··· Document ···

Un site du Master Études romanes de l'UT2J

Langue et domination : une relation inévitable pour les immigrés ?

Avez-vous déjà entendu des proches, des amis, des collègues utiliser un mot étranger en pensant qu’il est français ?

« Devoir firmer des papiers », vous aussi vous trouvez ça étrange ? Et pourtant, c’est bien un cas qui pourrait se réaliser avec le contact du français et de l’espagnol.

Pour les immigrés catalanophones de première génération, c’est un des phénomènes possibles. En plus de cela, les notions d’identité, de nation et de domination entrent en jeu lors de ces processus.

Crédit : Laboratoire des Neurosciences de la Parole et de l’Audition – ULaval (page Facebook)

1. Notion d’identité et de nation, est-ce bien clair ?

Mais qu’est-ce qu’une langue au final ? Ce mot qui semble si simple, et certainement pour vous aussi, peut se révéler plus complexe que prévu. Son sens premier nous ramène au langage vocal. Mais aussi, derrière ce terme, on y trouve toute une histoire d’identité culturelle, de nation et même, de domination.

···

● **Consigne 1**
Résumez l'article en deux phrases.
● **Consigne 2**
Veuillez recopier mot pour mot le passage de l'article qui commence à « Mais qu’est-ce qu’une » et se termine à « même, de domination. ».
Ces items n'ont aucun rapport avec l'article.

··· Données fournies ···

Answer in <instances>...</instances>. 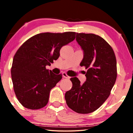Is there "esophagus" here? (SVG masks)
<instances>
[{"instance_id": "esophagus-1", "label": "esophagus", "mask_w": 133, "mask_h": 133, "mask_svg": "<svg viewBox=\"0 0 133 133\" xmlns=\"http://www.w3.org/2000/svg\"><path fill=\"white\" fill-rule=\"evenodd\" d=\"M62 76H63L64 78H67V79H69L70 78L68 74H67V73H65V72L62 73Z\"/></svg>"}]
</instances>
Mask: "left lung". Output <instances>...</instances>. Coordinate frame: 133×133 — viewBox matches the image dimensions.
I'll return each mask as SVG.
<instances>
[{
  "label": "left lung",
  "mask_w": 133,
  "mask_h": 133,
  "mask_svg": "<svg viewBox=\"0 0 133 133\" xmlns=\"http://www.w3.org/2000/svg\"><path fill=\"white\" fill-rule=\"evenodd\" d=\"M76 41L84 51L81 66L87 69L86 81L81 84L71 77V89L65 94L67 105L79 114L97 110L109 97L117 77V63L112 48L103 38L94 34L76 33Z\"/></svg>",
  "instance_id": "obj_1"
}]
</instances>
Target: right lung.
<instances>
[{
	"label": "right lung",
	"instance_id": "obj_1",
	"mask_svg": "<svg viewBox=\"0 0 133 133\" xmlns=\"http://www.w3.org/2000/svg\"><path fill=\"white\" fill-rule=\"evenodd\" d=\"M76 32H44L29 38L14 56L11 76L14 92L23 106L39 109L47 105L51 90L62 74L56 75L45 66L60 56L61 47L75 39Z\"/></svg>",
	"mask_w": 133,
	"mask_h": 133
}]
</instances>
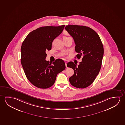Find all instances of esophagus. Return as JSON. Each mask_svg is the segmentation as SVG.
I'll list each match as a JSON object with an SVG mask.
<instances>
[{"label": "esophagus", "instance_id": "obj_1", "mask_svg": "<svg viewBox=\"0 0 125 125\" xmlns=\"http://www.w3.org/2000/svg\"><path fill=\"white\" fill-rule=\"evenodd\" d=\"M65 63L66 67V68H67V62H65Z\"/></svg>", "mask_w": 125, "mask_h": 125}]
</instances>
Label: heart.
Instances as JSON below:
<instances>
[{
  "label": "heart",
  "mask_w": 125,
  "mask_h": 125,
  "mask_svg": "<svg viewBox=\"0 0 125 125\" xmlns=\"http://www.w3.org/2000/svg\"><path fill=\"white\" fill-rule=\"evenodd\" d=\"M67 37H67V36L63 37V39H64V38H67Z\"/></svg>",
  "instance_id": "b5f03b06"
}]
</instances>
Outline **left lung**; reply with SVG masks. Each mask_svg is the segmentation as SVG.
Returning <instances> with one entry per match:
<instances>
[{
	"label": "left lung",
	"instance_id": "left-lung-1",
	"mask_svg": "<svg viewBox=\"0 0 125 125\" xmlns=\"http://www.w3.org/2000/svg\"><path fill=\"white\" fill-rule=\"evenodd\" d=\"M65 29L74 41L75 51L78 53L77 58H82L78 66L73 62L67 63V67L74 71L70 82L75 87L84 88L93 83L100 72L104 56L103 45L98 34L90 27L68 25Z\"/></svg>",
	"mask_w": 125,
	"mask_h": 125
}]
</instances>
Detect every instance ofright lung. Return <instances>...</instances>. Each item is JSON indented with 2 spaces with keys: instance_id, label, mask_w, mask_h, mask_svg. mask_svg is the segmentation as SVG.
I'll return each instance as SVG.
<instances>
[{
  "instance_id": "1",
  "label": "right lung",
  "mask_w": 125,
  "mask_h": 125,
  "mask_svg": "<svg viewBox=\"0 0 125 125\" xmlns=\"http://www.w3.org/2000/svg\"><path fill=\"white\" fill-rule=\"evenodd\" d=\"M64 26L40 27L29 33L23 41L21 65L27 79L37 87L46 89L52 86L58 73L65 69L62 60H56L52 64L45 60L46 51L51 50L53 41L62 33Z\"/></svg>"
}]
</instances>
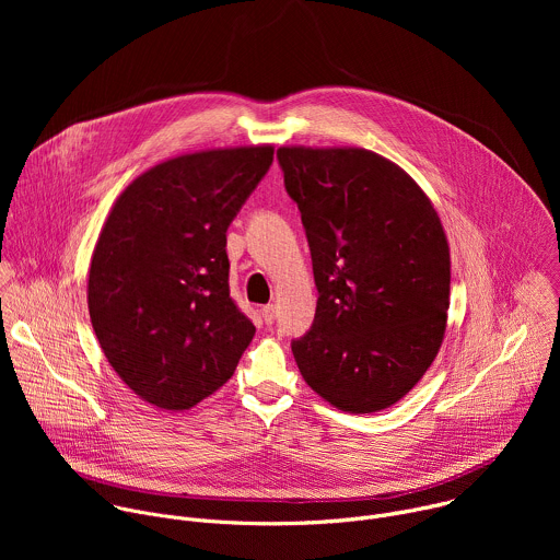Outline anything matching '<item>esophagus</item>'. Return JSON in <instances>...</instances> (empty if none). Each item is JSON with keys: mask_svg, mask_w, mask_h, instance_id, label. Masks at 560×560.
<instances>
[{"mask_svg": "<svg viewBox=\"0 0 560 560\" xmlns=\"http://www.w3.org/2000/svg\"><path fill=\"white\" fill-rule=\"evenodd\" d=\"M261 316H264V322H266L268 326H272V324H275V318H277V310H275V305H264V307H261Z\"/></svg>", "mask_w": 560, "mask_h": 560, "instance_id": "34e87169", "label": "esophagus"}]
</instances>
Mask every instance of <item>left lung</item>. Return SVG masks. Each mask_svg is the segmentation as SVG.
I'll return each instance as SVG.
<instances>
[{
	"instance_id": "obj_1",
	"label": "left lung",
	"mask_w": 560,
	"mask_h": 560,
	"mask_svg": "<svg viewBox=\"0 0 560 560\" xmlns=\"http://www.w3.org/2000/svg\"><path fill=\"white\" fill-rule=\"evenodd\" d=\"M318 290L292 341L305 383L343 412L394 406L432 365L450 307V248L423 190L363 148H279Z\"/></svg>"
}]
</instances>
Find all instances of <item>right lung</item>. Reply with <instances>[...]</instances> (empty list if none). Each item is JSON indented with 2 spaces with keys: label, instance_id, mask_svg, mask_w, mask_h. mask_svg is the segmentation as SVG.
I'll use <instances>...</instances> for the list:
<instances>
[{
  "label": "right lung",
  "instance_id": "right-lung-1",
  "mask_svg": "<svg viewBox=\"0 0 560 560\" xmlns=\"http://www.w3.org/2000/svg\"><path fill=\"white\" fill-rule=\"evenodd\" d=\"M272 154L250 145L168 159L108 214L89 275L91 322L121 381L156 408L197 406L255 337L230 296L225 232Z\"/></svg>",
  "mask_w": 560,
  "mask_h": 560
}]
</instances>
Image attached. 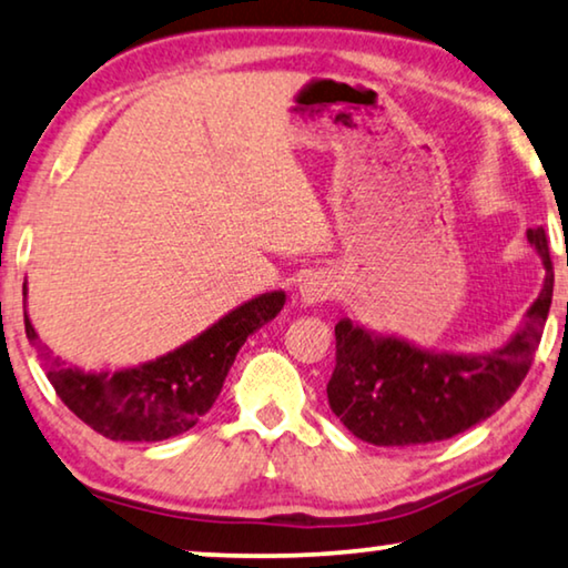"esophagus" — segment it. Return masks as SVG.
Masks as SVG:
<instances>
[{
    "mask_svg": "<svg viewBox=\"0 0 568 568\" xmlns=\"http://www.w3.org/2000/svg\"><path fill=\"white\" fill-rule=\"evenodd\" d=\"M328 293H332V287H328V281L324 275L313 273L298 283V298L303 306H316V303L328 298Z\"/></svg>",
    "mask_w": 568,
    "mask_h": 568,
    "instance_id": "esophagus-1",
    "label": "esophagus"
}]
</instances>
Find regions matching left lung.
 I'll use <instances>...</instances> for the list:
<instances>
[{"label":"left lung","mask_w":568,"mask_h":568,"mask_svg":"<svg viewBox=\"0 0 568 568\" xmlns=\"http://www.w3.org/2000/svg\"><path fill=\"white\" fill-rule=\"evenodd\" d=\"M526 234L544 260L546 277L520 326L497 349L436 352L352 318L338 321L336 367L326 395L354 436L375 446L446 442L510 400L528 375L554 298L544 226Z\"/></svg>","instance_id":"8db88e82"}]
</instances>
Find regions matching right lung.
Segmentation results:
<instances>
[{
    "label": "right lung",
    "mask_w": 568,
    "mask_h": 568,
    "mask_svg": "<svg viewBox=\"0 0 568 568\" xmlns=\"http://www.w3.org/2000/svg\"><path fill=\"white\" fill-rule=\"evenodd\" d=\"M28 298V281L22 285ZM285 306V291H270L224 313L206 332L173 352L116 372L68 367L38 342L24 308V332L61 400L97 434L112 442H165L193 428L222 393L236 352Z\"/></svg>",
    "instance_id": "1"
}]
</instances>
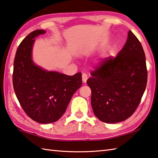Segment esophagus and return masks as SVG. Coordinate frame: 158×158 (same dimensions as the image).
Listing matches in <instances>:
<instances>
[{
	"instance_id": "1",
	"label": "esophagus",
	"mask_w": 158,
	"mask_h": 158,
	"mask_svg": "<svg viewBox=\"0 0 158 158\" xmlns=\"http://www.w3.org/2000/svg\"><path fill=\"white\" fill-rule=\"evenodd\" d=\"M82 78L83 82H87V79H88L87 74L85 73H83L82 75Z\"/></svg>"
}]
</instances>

···

● **Réponse finale 1**
Au contact du français et de l'espagnol, un immigré catalanophone de première génération peut employer un mot étranger en le croyant français, comme dans « devoir firmer des papiers », et les notions d'identité, de nation et de domination entrent en jeu dans ces processus. Le mot « langue », qui semble simple, renvoie d'abord au langage vocal mais recouvre aussi toute une histoire d'identité culturelle, de nation et de domination.

● **Réponse finale 2**
Mais qu’est-ce qu’une langue au final ? Ce mot qui semble si simple, et certainement pour vous aussi, peut se révéler plus complexe que prévu. Son sens premier nous ramène au langage vocal. Mais aussi, derrière ce terme, on y trouve toute une histoire d’identité culturelle, de nation et même, de domination.